ERG, qui n’est normalement pas exprimé par les cellules épithéliales prostatiques et jouerait

un rôle dans la progression tumorale en favorisant l’angiogenèse, l’invasion et la migration

cellulaire (Carver et al., 2009; Deramaudt et al., 2001; Gupta et al., 2010). L’accumulation

progressive des altérations génétiques conduit la progression tumorale vers le stade de

carcinome invasif.

Figure 29 : Télomères courts des cellules luminales des néoplasies intraépithéliales

prostatiques.

A. Le marquage fluorescent in situ des télomères (en rouge) diffère entre les régions de l’épithélium

normal et les PIN. Le marquage des noyaux est réalisé au DAPI (en bleu) et les cellules basales

sont mises en évidence à l’aide d’un anticorps anti-cytokératine (en vert). B. Au niveau de

l’épithélium sain, les cellules luminales (flèche du haut) et les cellules basales (flèche du bas)

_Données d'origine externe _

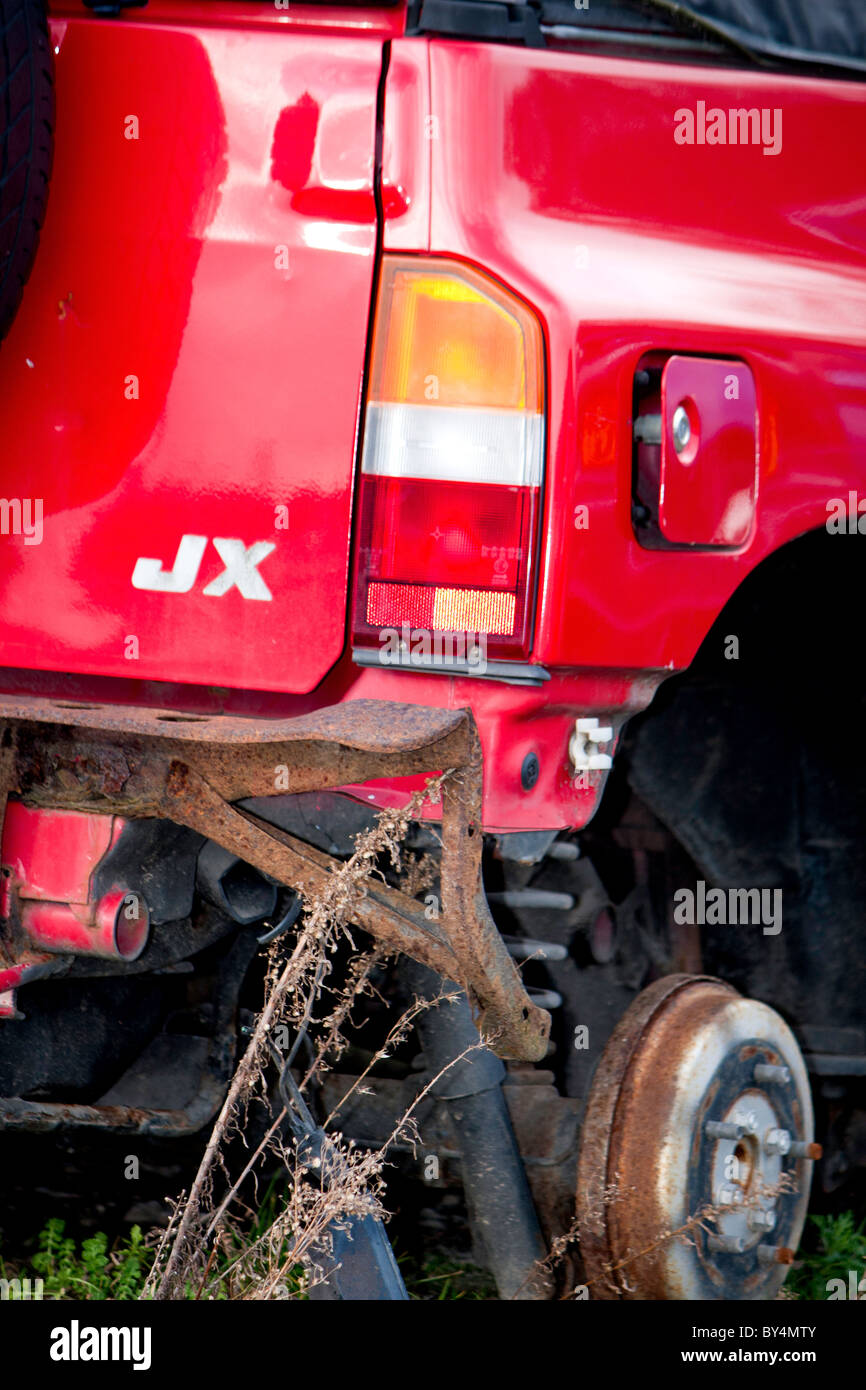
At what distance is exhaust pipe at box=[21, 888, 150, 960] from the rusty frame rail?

présentent le même marquage des télomères. C. Pour les PIN, le marquage des télomères semble

beaucoup plus faible pour les cellules luminales que les cellules basales, traduisant leur important

raccourcissement. (d’après Meeker et al., 2002)

c. Carcinome invasif

La dégradation de la membrane basale permet l’invasion du stroma adjacent par la

tumeur. L’adénocarcinome prostatique est histologiquement caractérisé par l’absence de

marquage pour p63 et les cytokératines 5 et 14. Ces marqueurs sont caractéristiques des

cellules de la couche basale de l’épithélium prostatique. Ainsi, leur absence au sein des CaP

traduit la disparition des cellules basales. Le diagnostic est également favorisé par la présence

d’un marquage fort pour AMACR (a-methylacyl-CoA racemase), un marqueur des cellules

luminales fortement surexprimé (Humphrey, 2007).

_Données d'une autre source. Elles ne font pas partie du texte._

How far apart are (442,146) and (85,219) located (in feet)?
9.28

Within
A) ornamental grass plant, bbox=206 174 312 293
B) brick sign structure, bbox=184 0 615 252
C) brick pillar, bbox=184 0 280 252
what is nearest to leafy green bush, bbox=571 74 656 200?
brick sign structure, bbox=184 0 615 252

La majeure partie des CaP est composée de carcinomes acineux. Cependant, bien

que rares, d’autres types existent comme le CaP mucineux ou encore le CaP ductal. Le cancer

neuroendocrine à petites cellules représente moins de 2% des tumeurs de la prostate. En

revanche, des zones de différenciation neuroendocrine sont fréquemment observées au sein

des CaP acineux (Grignon, 2004; Shen and Abate-Shen, 2010).

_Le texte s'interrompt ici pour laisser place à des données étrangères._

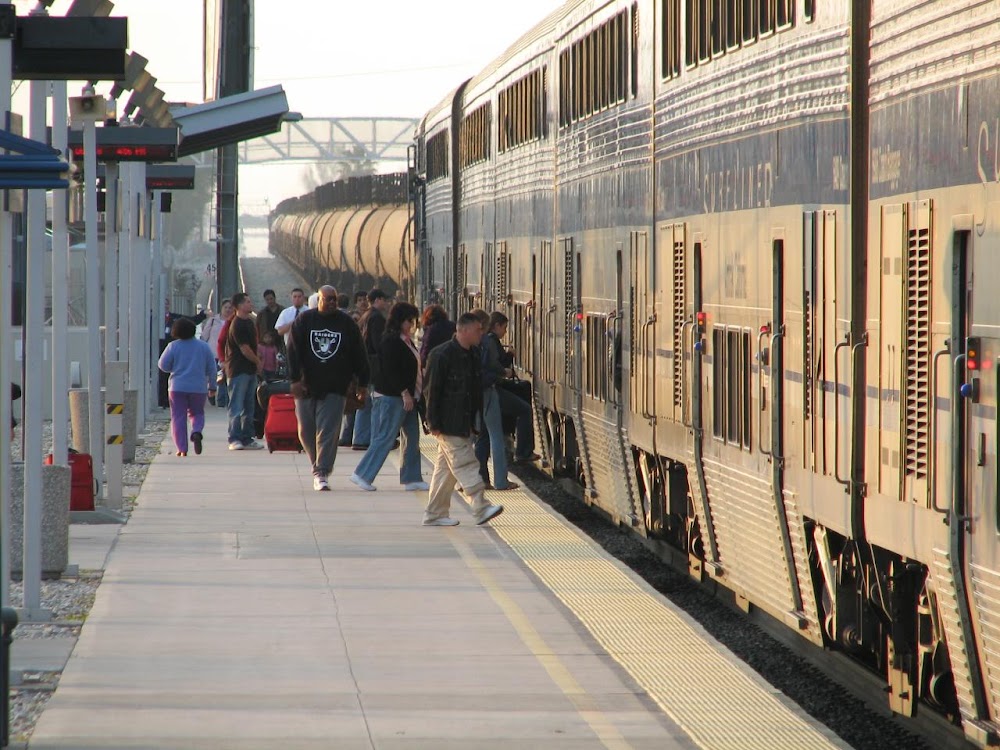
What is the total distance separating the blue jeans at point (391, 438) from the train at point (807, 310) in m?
1.63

Le CaP est d’abord localisé au niveau de la glande prostatique. Il peut ensuite former

des métastases au niveau des relais ganglionnaires puis au niveau des os, des poumons ou

du foie. Pour cela, une succession d’étapes est nécessaire. Les cellules tumorales

envahissent d’abord le stroma puis rejoignent les vaisseaux sanguins par un processus appelé

intravasion. La circulation les emmène au niveau des organes cibles. Elles quittent alors les

vaisseaux sanguins par adhérence aux cellules endothéliales et extravasion. Elles perçoivent

les signaux du microenvironnement, ce qui induit la prolifération cellulaire et l’établissement

d’une métastase. Le processus de progression tumorale et de formation des métastases

repose sur une transdifférenciation des cellules appelée transition

épithélio-mésenchymateuse et caractérisée par la perte de marqueurs épithéliaux au profit de

marqueurs mésenchymateux (Figure 30) (Mundy, 2002).